The Palladium performance of "Ain't No Right"-- the one followed by Farrell's rant about Birkenstocks-- is presented in visual form on Cabinet's fourth disc, which charts Jane's evolution through their videos, short films, and concert footage. While Nirvana's Nevermind is often credited with wiping hair-metal off the charts in one fell swoop, Jane's catalogue of videos shows them mobilizing the masses away from 80s Sunset Strip sleaze to the 90s alt-rock uprising. Like so many California rock bands of its time, Jane's Addiction filled their videos with images of the Hollywood Hills, surfing, pool parties, and (when network censors permitted them) naked chicks. But their aesthetic remove from the L.A. scene is best exemplified by the 1989 hodgepodge short-film Soul Kiss, reproduced here from a VHS copy and comprised of candid shots of Avery discussing his toilet reading while taking a dump; Navarro providing a "Cribs"-like tour of his squalid apartment (anticipating his future as reality-TV show huckster); and everyone in the band making out with each other.

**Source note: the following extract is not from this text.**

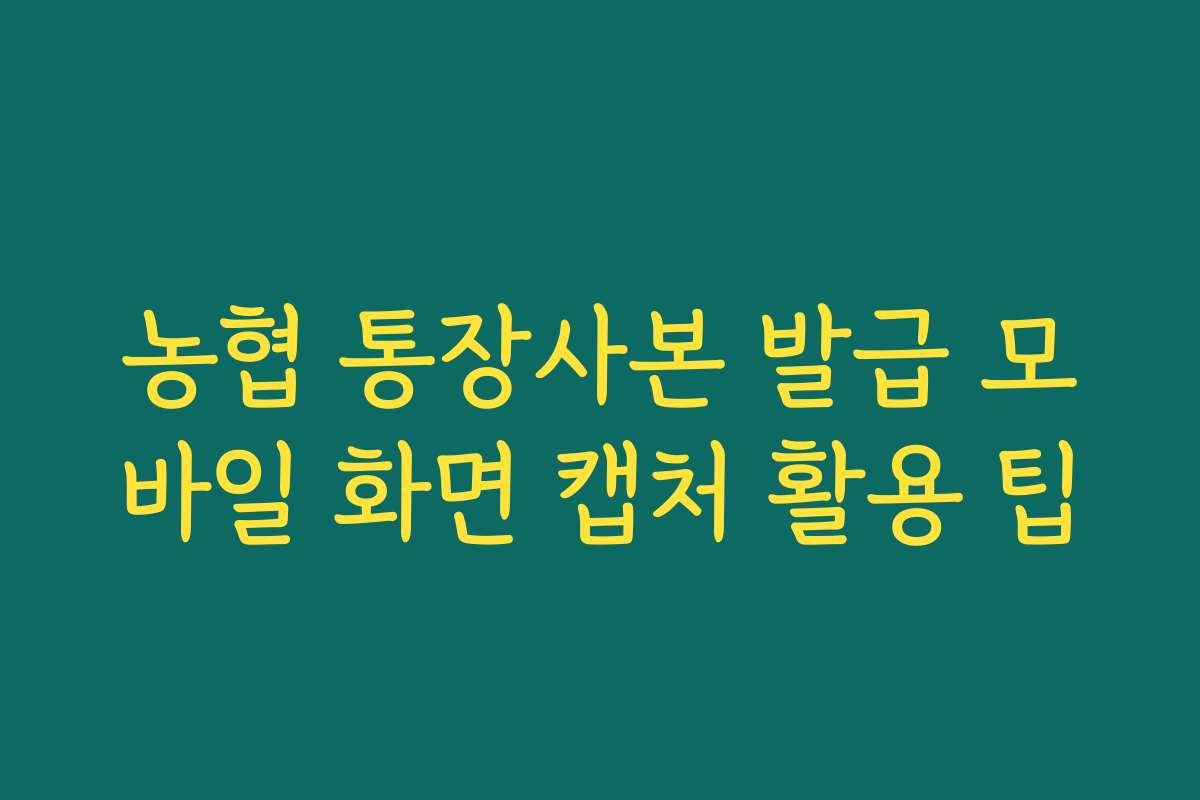 농협 통장사본 발급 모바일 화면 캡처 활용 팁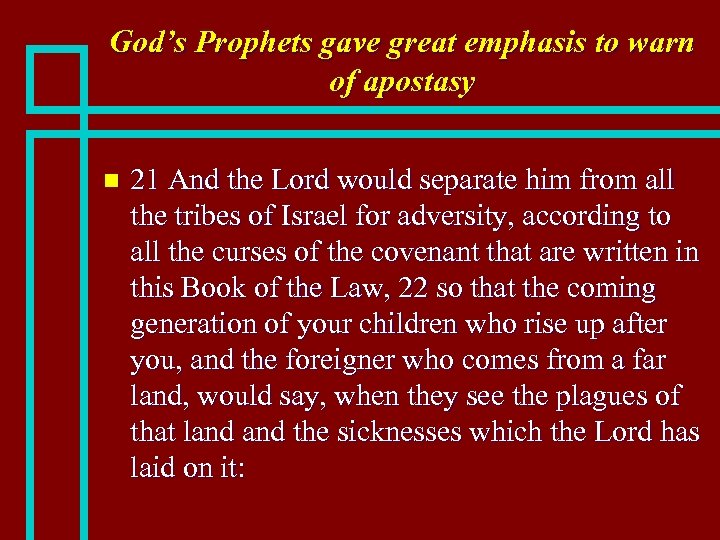 God’s Prophets gave great emphasis to warn of apostasy n 21 And the Lord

However, Cabinet is lacking one crucial video curio: Gift, Farrell's feature-length, fictionalized account of his heroin-fuelled romance with then-girlfriend Casey Niccoli. History, of course, would show Farrell to be more adept at staging musical festivals than making films; Gift is a mess, its central narrative concerning the Niccoli character's OD routinely upended by tangential Jane's concert footage (including the aforementioned "Ain't No Right" clip) and other episodic silliness. But at the time of its 1993 release, Gift was a suitably absurd epitaph to an absurd band whose excesses initially got the better of them. For a box set that indulges die-hard fandom as eagerly as this one, A Cabinet of Curiosities feels a little barren without it. Or maybe they're just saving the reissue for the next reunion tour.